Output the lines that follow exactly as they are.

Start Records supplied

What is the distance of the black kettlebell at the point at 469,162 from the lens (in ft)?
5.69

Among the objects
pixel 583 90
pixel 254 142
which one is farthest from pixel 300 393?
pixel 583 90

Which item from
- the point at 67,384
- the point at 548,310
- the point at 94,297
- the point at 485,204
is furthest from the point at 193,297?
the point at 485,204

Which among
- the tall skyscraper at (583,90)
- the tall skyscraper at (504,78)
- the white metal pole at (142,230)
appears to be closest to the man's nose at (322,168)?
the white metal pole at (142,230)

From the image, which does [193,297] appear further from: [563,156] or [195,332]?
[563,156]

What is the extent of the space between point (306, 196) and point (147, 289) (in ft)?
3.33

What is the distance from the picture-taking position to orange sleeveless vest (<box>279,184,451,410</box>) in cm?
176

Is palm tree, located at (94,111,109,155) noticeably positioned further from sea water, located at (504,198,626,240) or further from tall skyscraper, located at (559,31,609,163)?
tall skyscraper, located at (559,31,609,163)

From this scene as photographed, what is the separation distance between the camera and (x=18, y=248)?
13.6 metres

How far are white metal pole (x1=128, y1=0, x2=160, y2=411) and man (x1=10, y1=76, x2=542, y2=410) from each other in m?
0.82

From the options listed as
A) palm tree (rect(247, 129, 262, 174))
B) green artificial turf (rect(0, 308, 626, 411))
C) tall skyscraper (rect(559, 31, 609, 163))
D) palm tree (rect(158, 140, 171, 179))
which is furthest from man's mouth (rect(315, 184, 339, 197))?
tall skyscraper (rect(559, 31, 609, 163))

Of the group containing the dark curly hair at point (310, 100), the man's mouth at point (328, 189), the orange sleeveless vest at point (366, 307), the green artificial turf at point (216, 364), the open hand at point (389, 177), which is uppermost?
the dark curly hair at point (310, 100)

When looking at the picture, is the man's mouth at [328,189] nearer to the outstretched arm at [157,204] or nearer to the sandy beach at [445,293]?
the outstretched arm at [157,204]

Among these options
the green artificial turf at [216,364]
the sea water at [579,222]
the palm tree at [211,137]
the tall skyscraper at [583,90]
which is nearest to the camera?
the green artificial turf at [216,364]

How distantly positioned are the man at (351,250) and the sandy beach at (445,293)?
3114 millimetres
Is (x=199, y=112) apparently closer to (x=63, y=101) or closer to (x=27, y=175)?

End Records supplied

Output for this exercise
What is the distance of the black kettlebell at the point at 469,162 from the lens (in ft)?
5.69

Among the objects
pixel 583 90
pixel 254 142
which one is farthest from pixel 300 393?
pixel 583 90

Which item from
- the point at 67,384
- the point at 548,310
- the point at 94,297
- the point at 485,204
is furthest from the point at 193,297?
the point at 485,204

Which among
- the tall skyscraper at (583,90)
- the tall skyscraper at (504,78)
- the white metal pole at (142,230)
appears to be closest to the man's nose at (322,168)?
the white metal pole at (142,230)

From the image, which does [193,297] appear further from: [563,156] or [195,332]?
[563,156]

What is the extent of the space between point (306, 196) and point (147, 289) (in ft)?
3.33

What is the distance from the picture-taking position to orange sleeveless vest (<box>279,184,451,410</box>) in cm?
176

Is palm tree, located at (94,111,109,155) noticeably positioned further from sea water, located at (504,198,626,240) or further from tall skyscraper, located at (559,31,609,163)?
tall skyscraper, located at (559,31,609,163)

From this scene as photographed, what is the separation distance between the camera and (x=18, y=248)?
13.6 metres

How far are white metal pole (x1=128, y1=0, x2=160, y2=411) and man (x1=10, y1=76, x2=542, y2=410) from each other in m?
0.82

From the options listed as
A) palm tree (rect(247, 129, 262, 174))
B) green artificial turf (rect(0, 308, 626, 411))
C) tall skyscraper (rect(559, 31, 609, 163))
D) palm tree (rect(158, 140, 171, 179))
which is furthest from man's mouth (rect(315, 184, 339, 197))?
tall skyscraper (rect(559, 31, 609, 163))

Of the group containing the dark curly hair at point (310, 100), the man's mouth at point (328, 189), the orange sleeveless vest at point (366, 307), the green artificial turf at point (216, 364), the open hand at point (389, 177), which is uppermost?
the dark curly hair at point (310, 100)

When looking at the picture, is the man's mouth at [328,189] nearer to the outstretched arm at [157,204] or nearer to the sandy beach at [445,293]?
the outstretched arm at [157,204]

Among these options
the green artificial turf at [216,364]
the sea water at [579,222]
the palm tree at [211,137]
the tall skyscraper at [583,90]
which is nearest to the camera?
the green artificial turf at [216,364]

How distantly positioned are the man at (351,250) and the sandy beach at (445,293)?
3114 millimetres
Is (x=199, y=112) apparently closer to (x=63, y=101) or closer to (x=27, y=175)?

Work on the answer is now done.